Significance improvement for GW151012 (left) and GW170729 (right): Cumulative histograms of foreground events in base statistic (yellow) and MLStat (blue) along with the expected background plotted against the inverse false-alarm rate. Shaded regions show the sigma intervals for Poisson uncertainty. The loudness of first $\sim 20$ foreground events with MLStat in O2 is not a systematic bias and is rather an effect of the low number statistics which has been observed with other statistics before (see Fig. 2 and Fig. 3 in [9]). With MLStat, IFAR value of the most significant foreground event GW151012 (GW170729) improves from 5.84 (0.73) years to 218.1 (55.8) years. We also observed that the event sequence according to IFAR values was considerably shuffled in MLStat. The second most significant event viz., 151016, in O1 chunk has IFAR 0.21 years.

Figure 5

Significance improvement for GW151216: With MLStat, IFAR value of GW151216 improves from 0.0173 years to 1.453 years making it the most significant foreground event of the chunk.

Figure 6

Comparative search results with MLStat and base statistic for the chunk containing GW151216 (marked by star).
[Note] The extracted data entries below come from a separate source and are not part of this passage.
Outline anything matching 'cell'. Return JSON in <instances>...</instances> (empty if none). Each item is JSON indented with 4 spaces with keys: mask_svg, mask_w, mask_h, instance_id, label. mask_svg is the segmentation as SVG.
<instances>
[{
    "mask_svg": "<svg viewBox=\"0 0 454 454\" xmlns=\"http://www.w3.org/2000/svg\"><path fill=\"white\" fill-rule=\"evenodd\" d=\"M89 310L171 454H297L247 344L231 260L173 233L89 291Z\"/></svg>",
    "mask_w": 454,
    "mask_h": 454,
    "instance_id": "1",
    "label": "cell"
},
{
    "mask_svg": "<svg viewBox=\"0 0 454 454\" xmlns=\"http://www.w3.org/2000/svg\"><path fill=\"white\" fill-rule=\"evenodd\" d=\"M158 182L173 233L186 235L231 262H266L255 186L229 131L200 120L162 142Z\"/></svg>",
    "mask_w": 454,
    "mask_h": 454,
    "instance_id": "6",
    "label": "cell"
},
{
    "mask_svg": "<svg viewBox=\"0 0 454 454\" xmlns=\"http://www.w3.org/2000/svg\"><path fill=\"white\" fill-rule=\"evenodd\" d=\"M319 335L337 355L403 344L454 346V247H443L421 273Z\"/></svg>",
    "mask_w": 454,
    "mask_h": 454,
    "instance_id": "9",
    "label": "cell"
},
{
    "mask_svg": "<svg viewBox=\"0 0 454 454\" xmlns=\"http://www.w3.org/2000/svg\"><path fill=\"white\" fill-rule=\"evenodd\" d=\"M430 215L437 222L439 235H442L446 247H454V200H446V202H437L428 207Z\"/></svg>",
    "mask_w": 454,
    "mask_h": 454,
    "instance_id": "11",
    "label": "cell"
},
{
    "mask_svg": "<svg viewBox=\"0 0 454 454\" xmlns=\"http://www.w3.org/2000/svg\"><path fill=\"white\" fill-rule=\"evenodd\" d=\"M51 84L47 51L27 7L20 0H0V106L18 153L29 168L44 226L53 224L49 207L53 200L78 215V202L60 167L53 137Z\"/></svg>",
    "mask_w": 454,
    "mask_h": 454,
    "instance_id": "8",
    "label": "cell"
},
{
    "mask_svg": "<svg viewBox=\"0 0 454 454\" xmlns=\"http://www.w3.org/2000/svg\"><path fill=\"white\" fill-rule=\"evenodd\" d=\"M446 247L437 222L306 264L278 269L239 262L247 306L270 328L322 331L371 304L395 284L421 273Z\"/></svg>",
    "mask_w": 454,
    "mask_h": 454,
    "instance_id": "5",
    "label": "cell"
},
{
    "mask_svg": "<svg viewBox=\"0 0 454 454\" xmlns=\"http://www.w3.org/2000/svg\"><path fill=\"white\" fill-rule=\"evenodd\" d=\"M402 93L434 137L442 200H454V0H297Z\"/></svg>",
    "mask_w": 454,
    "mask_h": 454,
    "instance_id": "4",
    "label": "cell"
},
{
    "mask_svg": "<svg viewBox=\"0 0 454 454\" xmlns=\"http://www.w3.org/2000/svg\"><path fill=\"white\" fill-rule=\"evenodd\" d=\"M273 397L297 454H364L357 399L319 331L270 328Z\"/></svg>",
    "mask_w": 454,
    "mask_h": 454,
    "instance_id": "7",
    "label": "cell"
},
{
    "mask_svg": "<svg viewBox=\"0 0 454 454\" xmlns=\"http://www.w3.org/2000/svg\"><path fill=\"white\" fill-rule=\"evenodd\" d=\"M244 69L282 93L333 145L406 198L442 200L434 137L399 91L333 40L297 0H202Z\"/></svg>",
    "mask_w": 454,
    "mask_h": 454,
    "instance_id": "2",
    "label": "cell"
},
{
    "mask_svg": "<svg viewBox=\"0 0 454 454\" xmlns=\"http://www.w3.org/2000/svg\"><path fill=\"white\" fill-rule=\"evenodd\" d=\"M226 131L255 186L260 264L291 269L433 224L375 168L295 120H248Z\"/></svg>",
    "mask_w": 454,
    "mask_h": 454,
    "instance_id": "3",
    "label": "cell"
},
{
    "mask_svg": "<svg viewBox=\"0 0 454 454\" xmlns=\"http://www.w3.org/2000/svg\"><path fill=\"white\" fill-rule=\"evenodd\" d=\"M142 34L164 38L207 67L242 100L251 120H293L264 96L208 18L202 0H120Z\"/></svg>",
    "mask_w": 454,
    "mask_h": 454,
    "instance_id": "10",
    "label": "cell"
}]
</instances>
Notice the reduced background and a better separated foreground with MLStat.

Figure 7

CWT maps of events that gain significance with MLStat. Whitened strain data of duration one second, bandpassed between 16 Hz and 512 Hz, is used to generate the grayscale images that are fed to the classifier.

Figure 8

Bayesian parameter estimation posteriors for the event GW151216 using seobnrv4hm_rom waveform model. We can clearly see the evidence for unequal masses with component masses of ${46.8}_{-17.7}^{+12.5}{\mathrm{M}}_{\odot }$ and ${23.6}_{-9.6}^{+5.6}{\mathrm{M}}_{\odot }$ and nonzero spin with ${\chi }_{\mathrm{eff}}$ of ${0.56}_{-0.5}^{+0.23}$ and luminosity distance of ${2269}_{-1033}^{+1193}\mathrm{Mpc}$. The corresponding sky localisation map is also overlaid.